Donnerstag, 6. Dezember 2007
Entscheidung
die letzten Tage waren ein hektisches Rennen, angefüllt mit Terminen und Gesprächen, einem dauernden dingdong von Outlook, ewigem Telefongebimmel und größeren Mengen von noch immer nicht erledigten Kleinigkeiten.

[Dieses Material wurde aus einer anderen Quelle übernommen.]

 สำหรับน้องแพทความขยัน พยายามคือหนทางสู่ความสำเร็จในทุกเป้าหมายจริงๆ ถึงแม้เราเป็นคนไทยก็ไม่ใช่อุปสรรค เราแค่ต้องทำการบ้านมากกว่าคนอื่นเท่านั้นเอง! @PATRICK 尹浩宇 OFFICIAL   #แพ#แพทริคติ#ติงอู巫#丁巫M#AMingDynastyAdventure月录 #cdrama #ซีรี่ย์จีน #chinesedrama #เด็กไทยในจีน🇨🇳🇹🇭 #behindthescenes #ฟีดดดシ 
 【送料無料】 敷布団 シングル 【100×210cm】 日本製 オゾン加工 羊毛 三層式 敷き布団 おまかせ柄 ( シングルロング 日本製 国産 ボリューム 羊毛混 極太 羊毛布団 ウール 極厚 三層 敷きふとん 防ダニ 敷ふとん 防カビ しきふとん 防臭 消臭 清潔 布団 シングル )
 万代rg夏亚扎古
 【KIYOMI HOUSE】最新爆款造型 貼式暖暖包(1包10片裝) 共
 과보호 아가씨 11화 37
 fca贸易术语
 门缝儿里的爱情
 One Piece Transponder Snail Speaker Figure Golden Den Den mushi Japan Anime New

Dafür habe ich Größerigkeiten entschieden und in der Gesellschafterversammlung gestern endlich öffentlich klargestellt, dass auf Dauer mit mir nicht mehr zu rechnen ist, dass ich zum Sommer hin endgültig aussteigen werde, dass ich den Posten als Zweitgeschäftsführer deshalb nicht annehme, dass ich aber meine Geschäftsanteile behalte und hoffe, dass der Laden auch weiter so viel Überschuss macht, dass ich auch ohne mitzuarbeiten davon profitieren kann, damit ich im Sommer genau die Halbtagsstelle annehmen kann, die ich mir wünsche, obwohl ich woanders deutlich mehr verdienen könnte.
Kadong! - es folgte betroffenes Schweigen mit anschließend deutlich bekundetem Verständnis.
Ja, alle können es verstehen, jeder wundert sich überhaupt, weshalb ich bisher durchgehalten habe und keiner ist mir böse. Im Gegenteil, ich habe die Zusicherung des Geschäftsführers, dass ich mich auf seine Unterstützung verlassen kann, er wird dafür sorgen, dass ich einen Mindestbetrag über Einzelabrechnung bekomme und so habe ich nun erfolgreich den Schritt getan, vor dem ich mich seit Wochen fürchtete.

Aber es fühlt sich gut an. Befreit und gleichzeitig zuversichtlich blicke ich nach vorne.
Es bewegt sich etwas. ICH habe etwas bewegt und es wird weitergehen.
Was auch immer passiert, wirklich abstürzen kann ich gar nicht.
Vielleicht klappt nicht alles so, wie ich es mir wünsche, aber noch habe ich tiefstes Vertrauen, dass alles gut wird.
Und ich werde es weiter voran treiben, das erste Mal in meinem Leben werde ich für meine eigenen Interessen kämpfen, ich werde nicht aufgeben und ich werde nicht weglaufen.

Die schwierigste Stelle, meinen eigenen Stolz, den habe ich schon überwunden. Ich habe zugegeben, dass ich Hilfe brauche, dass ich vieles nicht alleine regeln kann, dass ich auf Unterstützung von Menschen angewiesen bin, die ich verlassen werde.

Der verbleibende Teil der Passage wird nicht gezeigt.